O JB de 24 de julho de 1981 noticia a queda de Dino Sani, na véspera do terceiro jogo do Fla pela Libertadores

Eis aí alguns dos argumentos pelos quais o mantra pela manutenção de treinadores não se encaixa neste Flamengo de 2019. E não é de hoje. No ano de ouro do clube, 1981, o clube dispensou um treinador em meio à disputa da Taça Libertadores, que acabaria se tornando a única do seu palmarés. Dino Sani, que insistia na escalação de Chiquinho e Baroninho, em detrimento de Adílio, caiu na véspera do duelo com o Olimpia, no Maracanã, após desavenças com jogadores, dirigentes e, principalmente, por causa do futebol mal praticado pelo grupo — embora, na partida anterior, o time da Gávea tivesse sapecado um 5 a 2 para cima do Cerro Porteño.

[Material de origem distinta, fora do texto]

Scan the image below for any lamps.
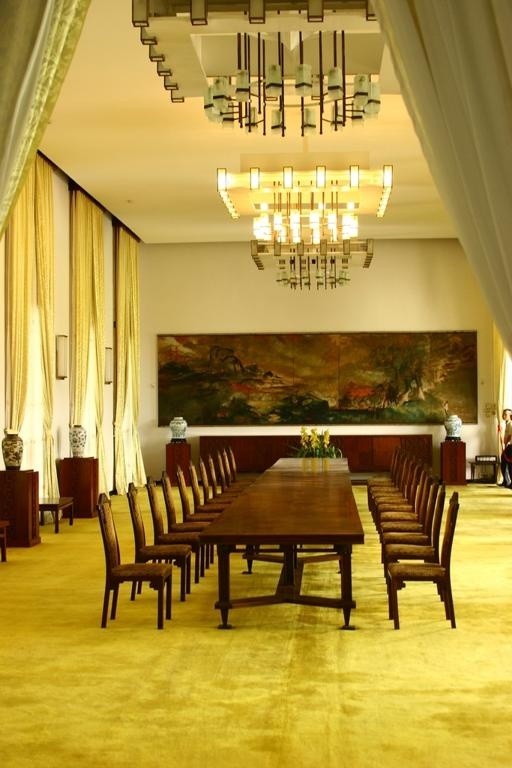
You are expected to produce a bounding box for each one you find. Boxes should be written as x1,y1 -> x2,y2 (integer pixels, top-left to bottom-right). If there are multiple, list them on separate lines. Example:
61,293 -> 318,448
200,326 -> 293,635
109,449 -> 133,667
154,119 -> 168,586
215,165 -> 396,294
55,335 -> 69,381
128,1 -> 387,137
104,346 -> 114,383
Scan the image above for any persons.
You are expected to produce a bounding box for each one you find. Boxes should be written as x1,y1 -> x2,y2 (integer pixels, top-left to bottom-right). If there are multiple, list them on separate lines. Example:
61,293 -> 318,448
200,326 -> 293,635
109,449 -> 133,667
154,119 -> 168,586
495,408 -> 511,490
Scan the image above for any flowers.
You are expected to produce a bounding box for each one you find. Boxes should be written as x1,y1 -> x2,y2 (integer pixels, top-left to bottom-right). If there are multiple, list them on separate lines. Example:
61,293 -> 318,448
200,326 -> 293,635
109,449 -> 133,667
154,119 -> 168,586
289,422 -> 341,459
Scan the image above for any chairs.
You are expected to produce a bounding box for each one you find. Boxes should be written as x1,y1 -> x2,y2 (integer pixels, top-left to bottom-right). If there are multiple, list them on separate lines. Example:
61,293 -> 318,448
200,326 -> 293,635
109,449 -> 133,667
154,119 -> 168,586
365,446 -> 462,632
95,441 -> 255,630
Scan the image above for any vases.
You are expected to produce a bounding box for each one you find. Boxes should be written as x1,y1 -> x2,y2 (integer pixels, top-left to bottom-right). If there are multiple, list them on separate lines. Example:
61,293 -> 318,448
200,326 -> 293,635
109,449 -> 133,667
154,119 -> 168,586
170,416 -> 188,443
68,424 -> 86,458
444,415 -> 462,439
308,453 -> 327,471
3,430 -> 24,471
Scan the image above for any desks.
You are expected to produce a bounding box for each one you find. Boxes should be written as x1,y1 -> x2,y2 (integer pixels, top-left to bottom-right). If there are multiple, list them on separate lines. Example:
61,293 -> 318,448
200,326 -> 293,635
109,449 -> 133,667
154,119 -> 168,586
38,494 -> 75,535
467,458 -> 500,484
199,455 -> 367,632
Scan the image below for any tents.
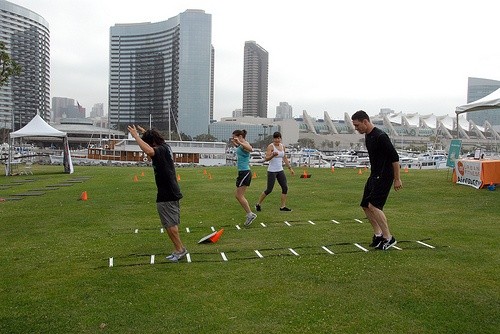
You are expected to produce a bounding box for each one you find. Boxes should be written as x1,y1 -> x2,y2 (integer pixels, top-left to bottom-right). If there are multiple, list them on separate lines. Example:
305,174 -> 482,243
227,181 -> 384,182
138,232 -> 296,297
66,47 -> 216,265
5,112 -> 71,178
455,84 -> 500,168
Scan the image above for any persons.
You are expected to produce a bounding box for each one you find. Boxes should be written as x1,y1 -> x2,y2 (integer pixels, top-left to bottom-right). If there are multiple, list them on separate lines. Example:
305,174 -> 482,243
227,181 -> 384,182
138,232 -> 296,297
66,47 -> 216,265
351,110 -> 403,251
252,132 -> 295,212
229,129 -> 258,227
126,122 -> 190,261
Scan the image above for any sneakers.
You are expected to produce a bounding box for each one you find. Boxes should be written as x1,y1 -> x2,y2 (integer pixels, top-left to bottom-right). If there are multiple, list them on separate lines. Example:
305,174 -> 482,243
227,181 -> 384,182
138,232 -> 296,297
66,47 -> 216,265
368,234 -> 383,248
375,236 -> 397,251
255,203 -> 261,212
168,247 -> 188,261
280,207 -> 291,211
166,251 -> 175,259
244,213 -> 257,226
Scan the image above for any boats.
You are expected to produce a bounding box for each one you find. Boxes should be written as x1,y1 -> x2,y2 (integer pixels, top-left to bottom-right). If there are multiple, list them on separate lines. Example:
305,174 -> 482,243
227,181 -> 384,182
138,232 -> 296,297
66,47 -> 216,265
226,145 -> 451,169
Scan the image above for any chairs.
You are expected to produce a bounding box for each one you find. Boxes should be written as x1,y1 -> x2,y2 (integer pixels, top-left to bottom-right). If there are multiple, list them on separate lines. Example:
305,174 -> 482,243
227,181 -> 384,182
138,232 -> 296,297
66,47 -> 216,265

No Jornal dos Sports, a demissão de Dino Sani foi manchete de capa

É isso mesmo: alguém com o poder da caneta no Flamengo enxergou além da obviedade do resultado. Foi percebido que um treinador de ideias ultrapassadas e avesso a talento — sem contar o fato de que não era lá muito educado no trato com aqueles que o cercavam — muito provavelmente levaria aquele time que se tornaria dos sonhos ao fracasso internacional.

Se a História serve para que não se cometam erros do passado, também é útil para oferecer exemplos bem sucedidos e que podem muito bem ser reeditados.